WHAT ABOUT A THIRD RUNWAY?

Plans for a third runway at Heathrow pre-date Holland-Kaye’s tenure – the UK government first approved the move in 2009 before it was later shelved – and secured government support in 2018. 

While a successful appeal by environmental campaigners was overturned at the end of December 2020, it served as a reminder of the increased challenges of securing airport expansion in a country where sustainability is high on the agenda. By then, even before the impact of the pandemic, Heathrow had already pushed back to late 2028-29 the timing of the planned runway.

Though Heathrow has said little about the plans since the pandemic, Holland-Kaye confirmed expansion remains on the table.
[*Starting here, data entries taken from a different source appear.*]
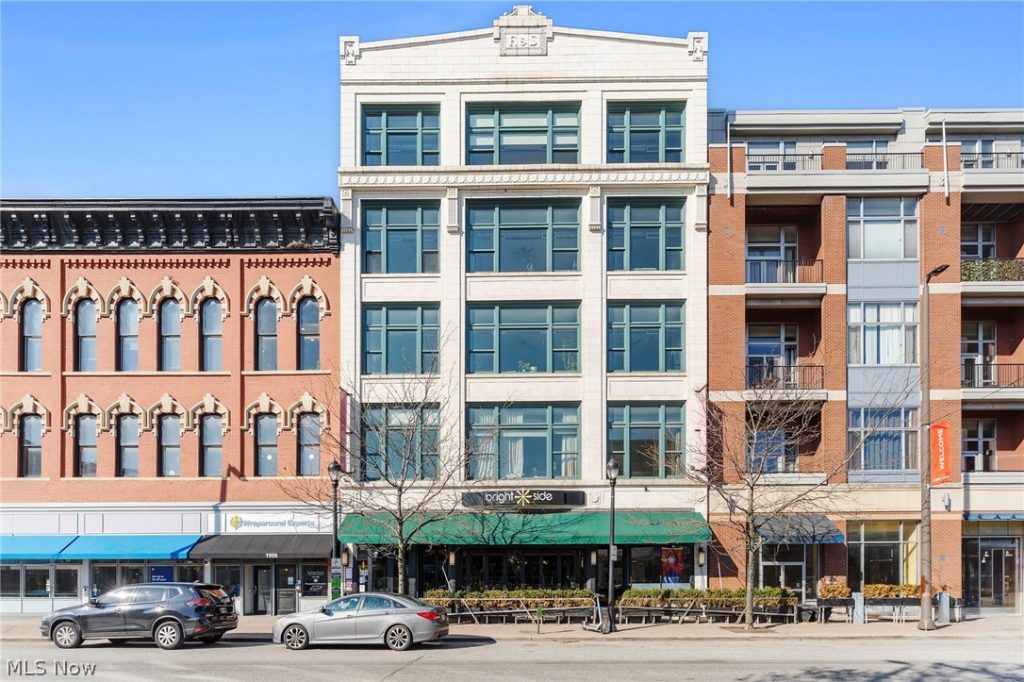 1951 26th Street #514, Cleveland, OH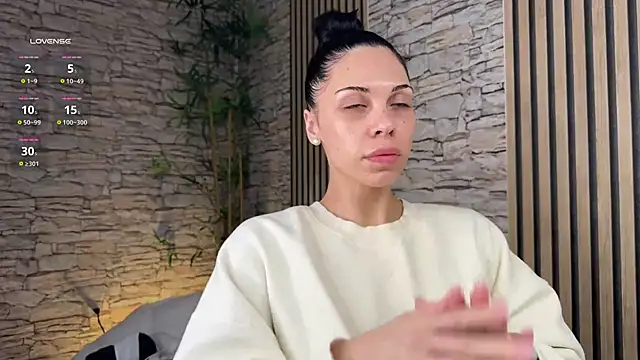 NattyFierros online show from 23, 12, 2025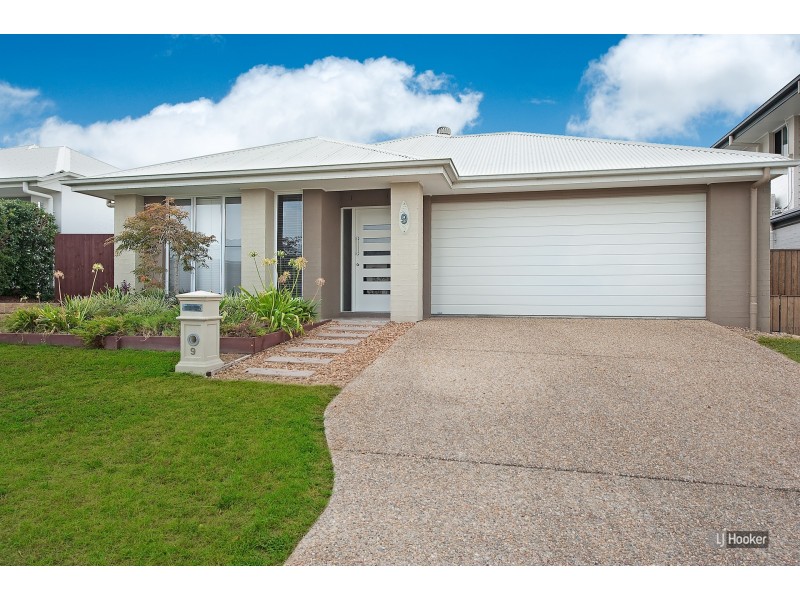 9 Kawana Street, North Lakes QLD 4509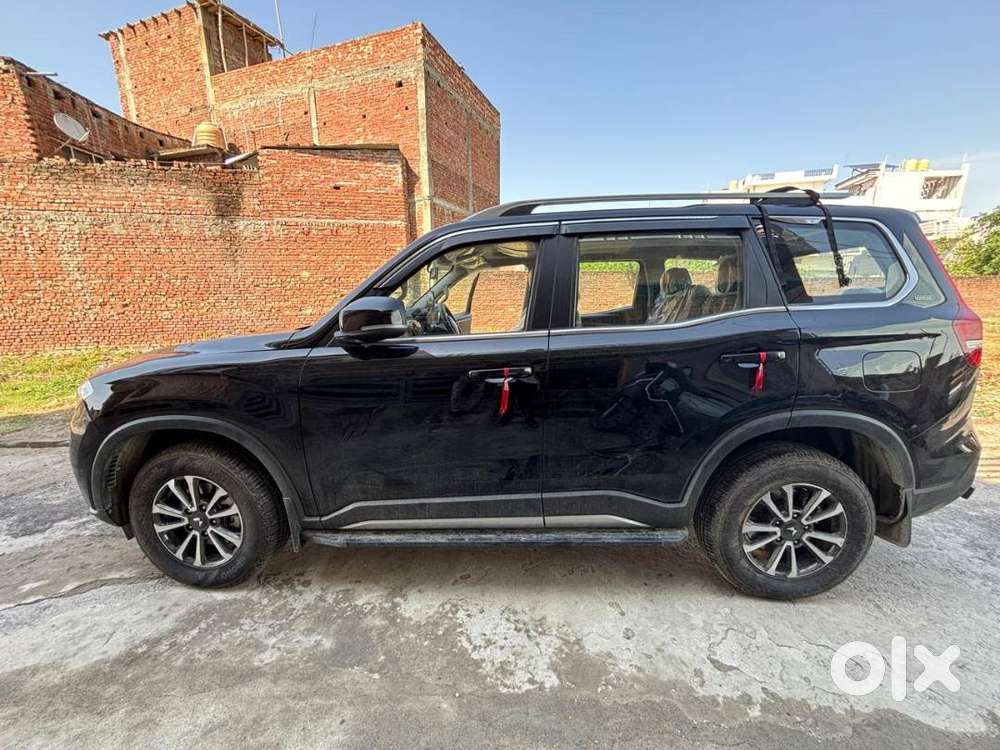 Mahindra Scorpio-n 2026 Diesel 1600 Km Driven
"Longer-term, we’ll be looking at how do we expand again and provide more capacity,” he said at the AOA conference. ”That is something we will be making more public comment on over the next few months.

“The reason why that is so critical for the UK has really come to light over the pandemic,” he says, pointing to the cargo role it played helping to support the supply of PPE during the pandemic.

But he adds: ”We really rely on more passenger planes to be able to do that [connectivity]. We saw just how much opportunity there was, not just for connecting to new markets like India, where we have a lot of Indian carriers coming in, but also UK regionals which haven’t been able to get into Heathrow because there isn’t the capacity around the airport. That shows the opportunity.”